The request: Retype the data below exactly as it appears, line for line.

Provided records:
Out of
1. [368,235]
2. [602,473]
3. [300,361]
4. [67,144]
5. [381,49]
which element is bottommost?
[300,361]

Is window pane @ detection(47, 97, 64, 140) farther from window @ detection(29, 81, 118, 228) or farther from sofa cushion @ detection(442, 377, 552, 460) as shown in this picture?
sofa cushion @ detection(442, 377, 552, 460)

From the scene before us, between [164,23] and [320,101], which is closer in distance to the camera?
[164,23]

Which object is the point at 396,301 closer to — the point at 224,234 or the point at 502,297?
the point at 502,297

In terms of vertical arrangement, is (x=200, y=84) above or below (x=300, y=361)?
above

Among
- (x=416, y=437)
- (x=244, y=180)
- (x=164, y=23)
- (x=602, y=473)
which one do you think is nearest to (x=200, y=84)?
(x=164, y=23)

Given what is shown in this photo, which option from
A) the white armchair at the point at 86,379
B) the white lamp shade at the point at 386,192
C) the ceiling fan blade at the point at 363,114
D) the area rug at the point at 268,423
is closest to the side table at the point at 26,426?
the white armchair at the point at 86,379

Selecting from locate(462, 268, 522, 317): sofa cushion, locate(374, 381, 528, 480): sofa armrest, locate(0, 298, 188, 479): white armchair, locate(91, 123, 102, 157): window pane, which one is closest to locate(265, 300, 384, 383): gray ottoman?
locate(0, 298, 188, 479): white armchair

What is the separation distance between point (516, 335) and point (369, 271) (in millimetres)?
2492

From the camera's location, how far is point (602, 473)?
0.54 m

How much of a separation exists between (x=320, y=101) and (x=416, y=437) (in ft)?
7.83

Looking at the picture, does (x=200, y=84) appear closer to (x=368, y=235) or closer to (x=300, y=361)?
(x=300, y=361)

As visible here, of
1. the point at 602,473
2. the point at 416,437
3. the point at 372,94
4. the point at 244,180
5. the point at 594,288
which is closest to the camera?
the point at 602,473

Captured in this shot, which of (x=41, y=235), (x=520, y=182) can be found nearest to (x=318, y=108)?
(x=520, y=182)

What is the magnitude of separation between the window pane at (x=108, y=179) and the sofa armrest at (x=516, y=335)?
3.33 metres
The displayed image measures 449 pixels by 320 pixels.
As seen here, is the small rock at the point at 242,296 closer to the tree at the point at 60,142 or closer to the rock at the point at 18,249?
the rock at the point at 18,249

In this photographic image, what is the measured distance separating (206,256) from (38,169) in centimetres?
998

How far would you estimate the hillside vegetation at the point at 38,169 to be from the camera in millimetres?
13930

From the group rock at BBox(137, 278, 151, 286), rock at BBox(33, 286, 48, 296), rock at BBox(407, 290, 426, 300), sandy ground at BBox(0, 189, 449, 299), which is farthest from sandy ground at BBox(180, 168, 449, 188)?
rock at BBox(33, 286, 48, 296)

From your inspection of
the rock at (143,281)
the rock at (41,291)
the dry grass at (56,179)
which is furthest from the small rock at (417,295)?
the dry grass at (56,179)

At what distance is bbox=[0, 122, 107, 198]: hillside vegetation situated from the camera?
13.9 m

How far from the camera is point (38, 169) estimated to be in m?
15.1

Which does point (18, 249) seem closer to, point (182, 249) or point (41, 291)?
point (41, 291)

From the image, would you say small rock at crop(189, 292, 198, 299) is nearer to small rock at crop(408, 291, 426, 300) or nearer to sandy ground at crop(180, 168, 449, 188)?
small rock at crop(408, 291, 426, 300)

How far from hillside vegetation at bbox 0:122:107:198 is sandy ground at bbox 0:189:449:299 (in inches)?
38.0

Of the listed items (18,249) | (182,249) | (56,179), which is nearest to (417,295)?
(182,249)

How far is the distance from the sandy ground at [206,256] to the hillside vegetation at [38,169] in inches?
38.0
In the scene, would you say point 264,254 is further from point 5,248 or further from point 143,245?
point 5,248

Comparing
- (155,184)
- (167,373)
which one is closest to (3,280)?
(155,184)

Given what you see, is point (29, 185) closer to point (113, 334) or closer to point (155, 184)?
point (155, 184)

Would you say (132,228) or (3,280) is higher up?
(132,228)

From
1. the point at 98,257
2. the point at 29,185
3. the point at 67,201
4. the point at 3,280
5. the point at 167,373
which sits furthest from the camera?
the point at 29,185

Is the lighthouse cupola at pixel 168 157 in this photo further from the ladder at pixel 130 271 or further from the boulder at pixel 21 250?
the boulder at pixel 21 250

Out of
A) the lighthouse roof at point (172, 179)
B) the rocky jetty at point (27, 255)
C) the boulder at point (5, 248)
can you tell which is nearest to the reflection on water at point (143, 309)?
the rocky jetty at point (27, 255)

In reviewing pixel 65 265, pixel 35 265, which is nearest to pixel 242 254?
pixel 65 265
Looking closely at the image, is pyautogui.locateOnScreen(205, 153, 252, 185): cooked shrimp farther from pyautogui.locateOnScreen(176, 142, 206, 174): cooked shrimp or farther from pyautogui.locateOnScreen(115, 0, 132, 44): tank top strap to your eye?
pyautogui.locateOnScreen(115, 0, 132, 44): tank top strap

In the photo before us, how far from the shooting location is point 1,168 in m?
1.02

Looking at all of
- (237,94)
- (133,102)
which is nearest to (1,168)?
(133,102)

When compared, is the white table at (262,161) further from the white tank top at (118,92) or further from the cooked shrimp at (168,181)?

Full output:
Out of
1. [368,235]
2. [602,473]
3. [300,361]
4. [67,144]
5. [381,49]
which element is bottommost?
[300,361]

Is window pane @ detection(47, 97, 64, 140) farther from window @ detection(29, 81, 118, 228) or farther from sofa cushion @ detection(442, 377, 552, 460) as shown in this picture?
sofa cushion @ detection(442, 377, 552, 460)

From the scene before us, between [164,23] and [320,101], which is closer in distance to the camera?
[164,23]

Which object is the point at 396,301 closer to — the point at 224,234 or the point at 502,297?
the point at 502,297

In terms of vertical arrangement, is (x=200, y=84) above or below (x=300, y=361)?
above

Among
- (x=416, y=437)
- (x=244, y=180)
- (x=164, y=23)
- (x=602, y=473)
which one do you think is nearest to (x=200, y=84)?
(x=164, y=23)

Given what is shown in this photo, which option from
A) the white armchair at the point at 86,379
B) the white lamp shade at the point at 386,192
C) the ceiling fan blade at the point at 363,114
D) the area rug at the point at 268,423
is closest to the side table at the point at 26,426?
the white armchair at the point at 86,379

Selecting from locate(462, 268, 522, 317): sofa cushion, locate(374, 381, 528, 480): sofa armrest, locate(0, 298, 188, 479): white armchair, locate(91, 123, 102, 157): window pane, which one is closest to locate(265, 300, 384, 383): gray ottoman?
locate(0, 298, 188, 479): white armchair

What is the separation distance between point (516, 335) and point (369, 271) (in millimetres)?
2492

From the camera's location, how far is point (602, 473)?
0.54 m

How much of a separation exists between (x=320, y=101) and (x=416, y=437) (in ft)?
7.83

Looking at the picture, does (x=200, y=84) appear closer to (x=368, y=235) or closer to (x=300, y=361)?
(x=300, y=361)

As visible here, of
1. the point at 602,473
2. the point at 416,437
3. the point at 372,94
4. the point at 244,180
5. the point at 594,288
which is closest to the camera?
the point at 602,473

Captured in this shot, which of (x=41, y=235), (x=520, y=182) can be found nearest to (x=318, y=108)?
(x=520, y=182)

What is the magnitude of separation between the window pane at (x=108, y=179) and the sofa armrest at (x=516, y=335)?
3.33 metres
The displayed image measures 449 pixels by 320 pixels.
As seen here, is the small rock at the point at 242,296 closer to the tree at the point at 60,142 or closer to the rock at the point at 18,249?
the rock at the point at 18,249

In this photographic image, what is the measured distance separating (206,256) from (38,169) in centimetres?
998

How far would you estimate the hillside vegetation at the point at 38,169 to be from the camera in millimetres?
13930

From the group rock at BBox(137, 278, 151, 286), rock at BBox(33, 286, 48, 296), rock at BBox(407, 290, 426, 300), sandy ground at BBox(0, 189, 449, 299), which is farthest from sandy ground at BBox(180, 168, 449, 188)?
rock at BBox(33, 286, 48, 296)

From your inspection of
the rock at (143,281)
the rock at (41,291)
the dry grass at (56,179)
which is furthest from the small rock at (417,295)?
the dry grass at (56,179)

At what distance is bbox=[0, 122, 107, 198]: hillside vegetation situated from the camera?
13.9 m

How far from the camera is point (38, 169) estimated to be in m?
15.1

Which does point (18, 249) seem closer to, point (182, 249) or point (41, 291)?
point (41, 291)

From the image, would you say small rock at crop(189, 292, 198, 299) is nearer to small rock at crop(408, 291, 426, 300) or nearer to sandy ground at crop(180, 168, 449, 188)?
small rock at crop(408, 291, 426, 300)

How far from hillside vegetation at bbox 0:122:107:198 is sandy ground at bbox 0:189:449:299 (in inches)?
38.0

Of the listed items (18,249) | (182,249) | (56,179), which is nearest to (417,295)?
(182,249)

How far is the distance from the sandy ground at [206,256] to the hillside vegetation at [38,169] in inches?
38.0
In the scene, would you say point 264,254 is further from point 5,248 or further from point 143,245?
point 5,248

Comparing
- (155,184)
- (167,373)
which one is closest to (3,280)?
(155,184)

Given what you see, is point (29, 185) closer to point (113, 334) or closer to point (155, 184)?
point (155, 184)

Would you say (132,228) or (3,280) is higher up?
(132,228)

From
1. the point at 98,257
2. the point at 29,185
3. the point at 67,201
4. the point at 3,280
5. the point at 167,373
which sits furthest from the camera?
the point at 29,185

Is the lighthouse cupola at pixel 168 157 in this photo further from the ladder at pixel 130 271 or further from the boulder at pixel 21 250?
the boulder at pixel 21 250

Out of
A) the lighthouse roof at point (172, 179)
B) the rocky jetty at point (27, 255)
C) the boulder at point (5, 248)
can you tell which is nearest to the reflection on water at point (143, 309)?
the rocky jetty at point (27, 255)

In reviewing pixel 65 265, pixel 35 265, which is nearest to pixel 242 254?
pixel 65 265
Looking closely at the image, is pyautogui.locateOnScreen(205, 153, 252, 185): cooked shrimp farther from pyautogui.locateOnScreen(176, 142, 206, 174): cooked shrimp or farther from pyautogui.locateOnScreen(115, 0, 132, 44): tank top strap to your eye?
pyautogui.locateOnScreen(115, 0, 132, 44): tank top strap

In the photo before us, how far from the shooting location is point 1,168 in m?
1.02

Looking at all of
- (237,94)
- (133,102)
which is nearest to (1,168)?
(133,102)

When compared, is the white table at (262,161) further from the white tank top at (118,92) or further from the cooked shrimp at (168,181)?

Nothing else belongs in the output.